→ JOB
Omit all images. Transcribe the rest of the material below exactly.

→ ENTRIES
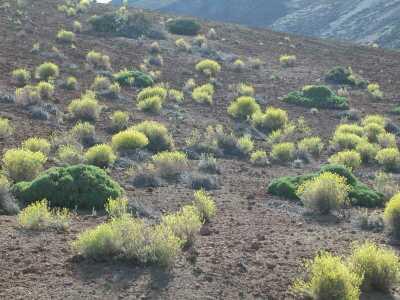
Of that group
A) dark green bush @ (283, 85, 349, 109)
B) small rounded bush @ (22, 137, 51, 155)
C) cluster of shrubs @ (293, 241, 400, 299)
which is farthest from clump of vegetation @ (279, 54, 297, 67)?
cluster of shrubs @ (293, 241, 400, 299)

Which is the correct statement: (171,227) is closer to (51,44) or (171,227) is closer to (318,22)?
(51,44)

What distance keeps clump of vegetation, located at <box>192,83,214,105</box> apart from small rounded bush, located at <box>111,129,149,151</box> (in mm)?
7614

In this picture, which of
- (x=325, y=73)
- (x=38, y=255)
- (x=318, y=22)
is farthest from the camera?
(x=318, y=22)

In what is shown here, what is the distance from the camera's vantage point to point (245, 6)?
283 feet

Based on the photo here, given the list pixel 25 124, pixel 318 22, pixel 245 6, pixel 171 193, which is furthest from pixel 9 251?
pixel 245 6

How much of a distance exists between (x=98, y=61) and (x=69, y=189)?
16477mm

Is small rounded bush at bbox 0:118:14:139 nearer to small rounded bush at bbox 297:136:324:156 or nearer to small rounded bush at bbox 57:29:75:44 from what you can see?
small rounded bush at bbox 297:136:324:156

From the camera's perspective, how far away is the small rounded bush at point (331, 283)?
22.7 feet

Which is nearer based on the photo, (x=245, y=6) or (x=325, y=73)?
(x=325, y=73)

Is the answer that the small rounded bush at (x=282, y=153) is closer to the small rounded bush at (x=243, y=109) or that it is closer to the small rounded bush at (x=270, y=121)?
the small rounded bush at (x=270, y=121)

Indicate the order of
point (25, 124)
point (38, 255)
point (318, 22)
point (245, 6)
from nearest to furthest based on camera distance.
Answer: point (38, 255), point (25, 124), point (318, 22), point (245, 6)

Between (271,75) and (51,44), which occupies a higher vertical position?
(51,44)

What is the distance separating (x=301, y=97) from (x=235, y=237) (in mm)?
16234

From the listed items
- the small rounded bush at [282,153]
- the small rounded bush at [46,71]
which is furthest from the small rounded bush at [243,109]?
the small rounded bush at [46,71]
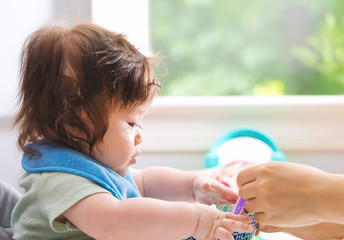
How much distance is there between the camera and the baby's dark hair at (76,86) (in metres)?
0.87

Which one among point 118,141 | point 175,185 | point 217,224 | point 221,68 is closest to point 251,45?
point 221,68

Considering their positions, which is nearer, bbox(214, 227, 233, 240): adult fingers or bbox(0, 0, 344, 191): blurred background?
→ bbox(214, 227, 233, 240): adult fingers

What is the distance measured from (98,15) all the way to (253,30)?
1.59 meters

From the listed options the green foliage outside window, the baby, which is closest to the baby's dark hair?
the baby

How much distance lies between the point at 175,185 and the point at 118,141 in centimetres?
23

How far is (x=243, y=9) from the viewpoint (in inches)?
119

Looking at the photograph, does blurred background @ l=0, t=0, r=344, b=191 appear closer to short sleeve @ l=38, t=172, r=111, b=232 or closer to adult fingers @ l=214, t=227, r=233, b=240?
short sleeve @ l=38, t=172, r=111, b=232

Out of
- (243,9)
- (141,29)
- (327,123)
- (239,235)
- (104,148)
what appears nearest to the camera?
(239,235)

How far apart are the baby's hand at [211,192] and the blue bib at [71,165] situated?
19cm

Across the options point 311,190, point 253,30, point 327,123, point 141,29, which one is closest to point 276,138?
point 327,123

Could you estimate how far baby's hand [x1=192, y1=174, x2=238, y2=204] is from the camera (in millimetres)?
978

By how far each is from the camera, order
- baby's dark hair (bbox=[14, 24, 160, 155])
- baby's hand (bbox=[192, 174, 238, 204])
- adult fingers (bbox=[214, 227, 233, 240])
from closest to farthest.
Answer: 1. adult fingers (bbox=[214, 227, 233, 240])
2. baby's dark hair (bbox=[14, 24, 160, 155])
3. baby's hand (bbox=[192, 174, 238, 204])

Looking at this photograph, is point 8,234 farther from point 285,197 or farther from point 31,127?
point 285,197

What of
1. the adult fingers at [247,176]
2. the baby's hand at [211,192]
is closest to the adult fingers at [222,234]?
the adult fingers at [247,176]
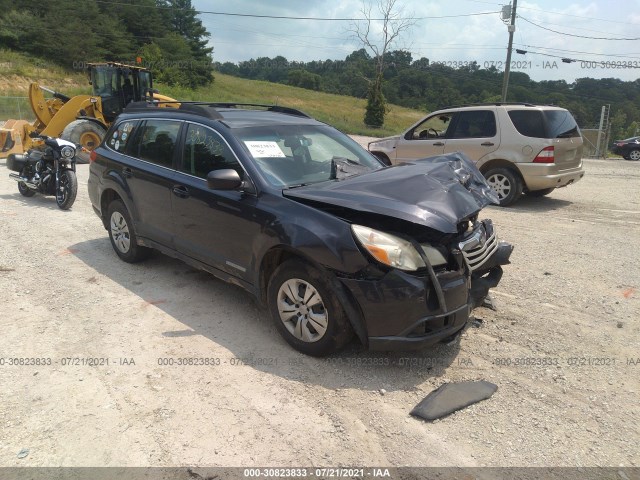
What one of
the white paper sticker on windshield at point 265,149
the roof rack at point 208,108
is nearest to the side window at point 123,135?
the roof rack at point 208,108

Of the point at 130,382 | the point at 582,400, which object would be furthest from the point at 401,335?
the point at 130,382

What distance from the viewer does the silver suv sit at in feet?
29.0

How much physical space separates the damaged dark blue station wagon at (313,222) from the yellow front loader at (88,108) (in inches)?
385

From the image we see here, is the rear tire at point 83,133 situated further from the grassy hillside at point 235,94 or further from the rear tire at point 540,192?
the grassy hillside at point 235,94

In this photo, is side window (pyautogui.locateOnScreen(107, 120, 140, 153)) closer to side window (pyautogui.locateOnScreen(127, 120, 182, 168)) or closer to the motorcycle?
side window (pyautogui.locateOnScreen(127, 120, 182, 168))

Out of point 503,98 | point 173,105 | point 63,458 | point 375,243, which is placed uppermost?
point 503,98

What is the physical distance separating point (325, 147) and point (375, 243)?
178cm

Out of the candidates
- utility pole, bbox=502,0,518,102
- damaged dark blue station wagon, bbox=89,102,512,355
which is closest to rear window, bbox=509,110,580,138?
damaged dark blue station wagon, bbox=89,102,512,355

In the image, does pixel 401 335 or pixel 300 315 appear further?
pixel 300 315

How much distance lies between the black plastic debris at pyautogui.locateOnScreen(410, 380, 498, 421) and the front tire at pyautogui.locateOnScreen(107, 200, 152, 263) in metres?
3.74

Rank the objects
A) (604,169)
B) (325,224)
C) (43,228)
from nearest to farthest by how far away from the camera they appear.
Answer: (325,224) → (43,228) → (604,169)

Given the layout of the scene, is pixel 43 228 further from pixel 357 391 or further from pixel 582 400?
pixel 582 400

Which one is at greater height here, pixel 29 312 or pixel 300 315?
pixel 300 315

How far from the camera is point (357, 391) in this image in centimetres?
334
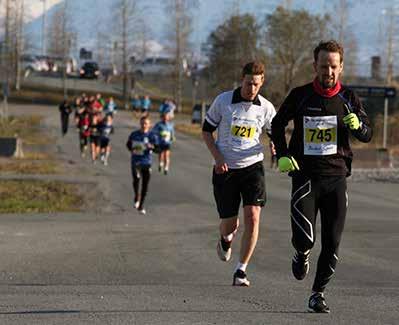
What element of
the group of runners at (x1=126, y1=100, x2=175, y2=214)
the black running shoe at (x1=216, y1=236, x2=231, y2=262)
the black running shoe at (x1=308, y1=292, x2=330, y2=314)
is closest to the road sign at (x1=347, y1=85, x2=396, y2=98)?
the group of runners at (x1=126, y1=100, x2=175, y2=214)

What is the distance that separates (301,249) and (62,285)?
2550 mm

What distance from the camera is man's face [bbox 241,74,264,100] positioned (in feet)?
29.2

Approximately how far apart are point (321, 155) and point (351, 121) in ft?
1.20

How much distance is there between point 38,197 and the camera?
2217cm

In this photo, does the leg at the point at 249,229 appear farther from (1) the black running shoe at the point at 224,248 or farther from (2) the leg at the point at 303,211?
(2) the leg at the point at 303,211

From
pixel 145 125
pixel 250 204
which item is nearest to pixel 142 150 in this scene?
pixel 145 125

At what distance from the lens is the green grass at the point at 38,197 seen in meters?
19.7

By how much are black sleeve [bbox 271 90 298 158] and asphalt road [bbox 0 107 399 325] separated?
4.05 ft

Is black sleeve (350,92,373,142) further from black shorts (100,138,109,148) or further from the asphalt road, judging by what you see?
black shorts (100,138,109,148)

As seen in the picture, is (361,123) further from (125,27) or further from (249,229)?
(125,27)

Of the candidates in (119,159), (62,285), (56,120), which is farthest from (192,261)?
(56,120)

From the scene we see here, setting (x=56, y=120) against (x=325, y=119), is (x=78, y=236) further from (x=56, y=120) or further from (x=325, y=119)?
(x=56, y=120)

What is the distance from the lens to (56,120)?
61.3 m

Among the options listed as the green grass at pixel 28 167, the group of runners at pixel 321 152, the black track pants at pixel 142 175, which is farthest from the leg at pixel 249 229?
the green grass at pixel 28 167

→ OUTPUT FOR THIS TASK
Of that group
A) dark green bush @ (283, 85, 349, 109)
B) small rounded bush @ (22, 137, 51, 155)
C) cluster of shrubs @ (293, 241, 400, 299)
which is farthest from clump of vegetation @ (279, 54, 297, 67)?
cluster of shrubs @ (293, 241, 400, 299)

Which is the correct statement: (171,227) is closer to (51,44) or (171,227) is closer to (318,22)?
(51,44)

What distance keeps clump of vegetation, located at <box>192,83,214,105</box> apart from small rounded bush, located at <box>111,129,149,151</box> (in mm)?
7614

In this picture, which of
- (x=325, y=73)
- (x=38, y=255)
- (x=318, y=22)
is farthest from the camera?
(x=318, y=22)

In what is shown here, what is the distance from the camera's vantage point to point (245, 6)?
283 feet

Based on the photo here, given the list pixel 25 124, pixel 318 22, pixel 245 6, pixel 171 193, which is furthest from pixel 9 251?
pixel 245 6

How much of a distance exists between (x=98, y=61) and (x=69, y=189)?
16477mm

Is small rounded bush at bbox 0:118:14:139 nearer to small rounded bush at bbox 297:136:324:156 or nearer to small rounded bush at bbox 57:29:75:44 from what you can see?
small rounded bush at bbox 297:136:324:156

From the camera's perspective, how far away is the small rounded bush at point (331, 283)?
22.7 feet

Which is nearer based on the photo, (x=245, y=6) or (x=325, y=73)?
(x=325, y=73)

Is the answer that the small rounded bush at (x=282, y=153) is closer to the small rounded bush at (x=243, y=109) or that it is closer to the small rounded bush at (x=270, y=121)?
the small rounded bush at (x=270, y=121)

Indicate the order of
point (25, 124)
point (38, 255)
point (318, 22)
point (245, 6)
from nearest to furthest based on camera distance.
Answer: point (38, 255), point (25, 124), point (318, 22), point (245, 6)

Between (271,75) and (51,44), which occupies a higher vertical position?
(51,44)

What is the distance separating (x=301, y=97) from (x=235, y=237) (in mm)?
16234

From the listed items
- the small rounded bush at [282,153]
- the small rounded bush at [46,71]
which is furthest from the small rounded bush at [243,109]?
the small rounded bush at [46,71]
How much distance is there between the camera and the baby's dark hair at (76,86) (in metres)?
0.87

Which one among point 118,141 | point 175,185 | point 217,224 | point 221,68 is closest to point 251,45?
point 221,68

Considering their positions, which is nearer, bbox(214, 227, 233, 240): adult fingers or bbox(0, 0, 344, 191): blurred background?
→ bbox(214, 227, 233, 240): adult fingers

What is the distance measured from (98,15) all the way to (253,30)?
1.59 meters

From the listed options the green foliage outside window, the baby, which is closest to the baby's dark hair?
the baby

How much distance lies between the point at 175,185 and the point at 118,141 in centimetres?
23

How far is (x=243, y=9) from the viewpoint (in inches)?
119

Looking at the photograph, does blurred background @ l=0, t=0, r=344, b=191 appear closer to short sleeve @ l=38, t=172, r=111, b=232 or closer to adult fingers @ l=214, t=227, r=233, b=240?
short sleeve @ l=38, t=172, r=111, b=232

Out of
- (243,9)
- (141,29)
- (327,123)
- (239,235)
- (104,148)
what appears nearest to the camera?
(239,235)

How far apart are the baby's hand at [211,192] and the blue bib at [71,165] situated?
19cm

Across the options point 311,190, point 253,30, point 327,123, point 141,29, which one is closest to point 276,138?
point 327,123

Could you estimate how far baby's hand [x1=192, y1=174, x2=238, y2=204] is from the camera (in millimetres)?
978

By how far each is from the camera, order
- baby's dark hair (bbox=[14, 24, 160, 155])
- baby's hand (bbox=[192, 174, 238, 204])
- adult fingers (bbox=[214, 227, 233, 240])
from closest to farthest.
Answer: 1. adult fingers (bbox=[214, 227, 233, 240])
2. baby's dark hair (bbox=[14, 24, 160, 155])
3. baby's hand (bbox=[192, 174, 238, 204])

Looking at this photograph, is point 8,234 farther from point 285,197 or farther from point 31,127?
point 285,197

What of
1. the adult fingers at [247,176]
2. the baby's hand at [211,192]
is closest to the adult fingers at [222,234]?
the adult fingers at [247,176]
What one of
the white paper sticker on windshield at point 265,149
the roof rack at point 208,108
is nearest to the side window at point 123,135?
the roof rack at point 208,108

Of the point at 130,382 | the point at 582,400, which object would be furthest from the point at 401,335?
the point at 130,382

What distance from the viewer does the silver suv sit at in feet?
29.0

How much physical space separates the damaged dark blue station wagon at (313,222) from the yellow front loader at (88,108) (in inches)?
385

From the image we see here, is the rear tire at point 83,133 situated further from the grassy hillside at point 235,94 or further from the rear tire at point 540,192?
the grassy hillside at point 235,94

In this photo, is side window (pyautogui.locateOnScreen(107, 120, 140, 153)) closer to side window (pyautogui.locateOnScreen(127, 120, 182, 168)) or closer to the motorcycle?
side window (pyautogui.locateOnScreen(127, 120, 182, 168))

Out of point 503,98 | point 173,105 | point 63,458 | point 375,243, which is placed uppermost?
point 503,98

What is the physical distance separating point (325, 147) and point (375, 243)?
178cm

Out of the candidates
- utility pole, bbox=502,0,518,102
- damaged dark blue station wagon, bbox=89,102,512,355
which is closest to rear window, bbox=509,110,580,138?
damaged dark blue station wagon, bbox=89,102,512,355

In the image, does pixel 401 335 or pixel 300 315 appear further?
pixel 300 315

How much distance lies between the black plastic debris at pyautogui.locateOnScreen(410, 380, 498, 421) and the front tire at pyautogui.locateOnScreen(107, 200, 152, 263) in metres?
3.74

Rank the objects
A) (604,169)
B) (325,224)
C) (43,228)
from nearest to farthest by how far away from the camera they appear.
Answer: (325,224) → (43,228) → (604,169)

Given the layout of the scene, is pixel 43 228 further from pixel 357 391 or further from pixel 582 400?
pixel 582 400

Which one is at greater height here, pixel 29 312 or pixel 300 315?
pixel 300 315

How far from the camera is point (357, 391) in this image in centimetres?
334
What element of
the group of runners at (x1=126, y1=100, x2=175, y2=214)
the black running shoe at (x1=216, y1=236, x2=231, y2=262)
the black running shoe at (x1=308, y1=292, x2=330, y2=314)
is closest to the road sign at (x1=347, y1=85, x2=396, y2=98)?
the group of runners at (x1=126, y1=100, x2=175, y2=214)

What is the distance that separates (301,249) and (62,285)?
2550 mm

What distance from the camera is man's face [bbox 241,74,264,100] positioned (in feet)?
29.2

Approximately how far apart are point (321, 155) and point (351, 121) in ft?
1.20

How much distance is there between point 38,197 and the camera?
2217cm

In this photo, does the leg at the point at 249,229 appear farther from (1) the black running shoe at the point at 224,248 or farther from (2) the leg at the point at 303,211?
(2) the leg at the point at 303,211

From
pixel 145 125
pixel 250 204
which item is nearest to pixel 142 150 in this scene?
pixel 145 125

At what distance from the lens is the green grass at the point at 38,197 seen in meters?
19.7

By how much are black sleeve [bbox 271 90 298 158] and asphalt road [bbox 0 107 399 325] separated?
4.05 ft

Is black sleeve (350,92,373,142) further from black shorts (100,138,109,148) or further from the asphalt road, judging by what you see?
black shorts (100,138,109,148)

As seen in the picture, is (361,123) further from (125,27) or further from (249,229)?
(125,27)

Of the candidates in (119,159), (62,285), (56,120), which is farthest from (192,261)?
(56,120)

From the scene we see here, setting (x=56, y=120) against (x=325, y=119), is (x=78, y=236) further from (x=56, y=120) or further from (x=325, y=119)?
(x=56, y=120)

What is the distance from the lens to (56,120)?
61.3 m

Among the options listed as the green grass at pixel 28 167, the group of runners at pixel 321 152, the black track pants at pixel 142 175, which is farthest from the leg at pixel 249 229?
the green grass at pixel 28 167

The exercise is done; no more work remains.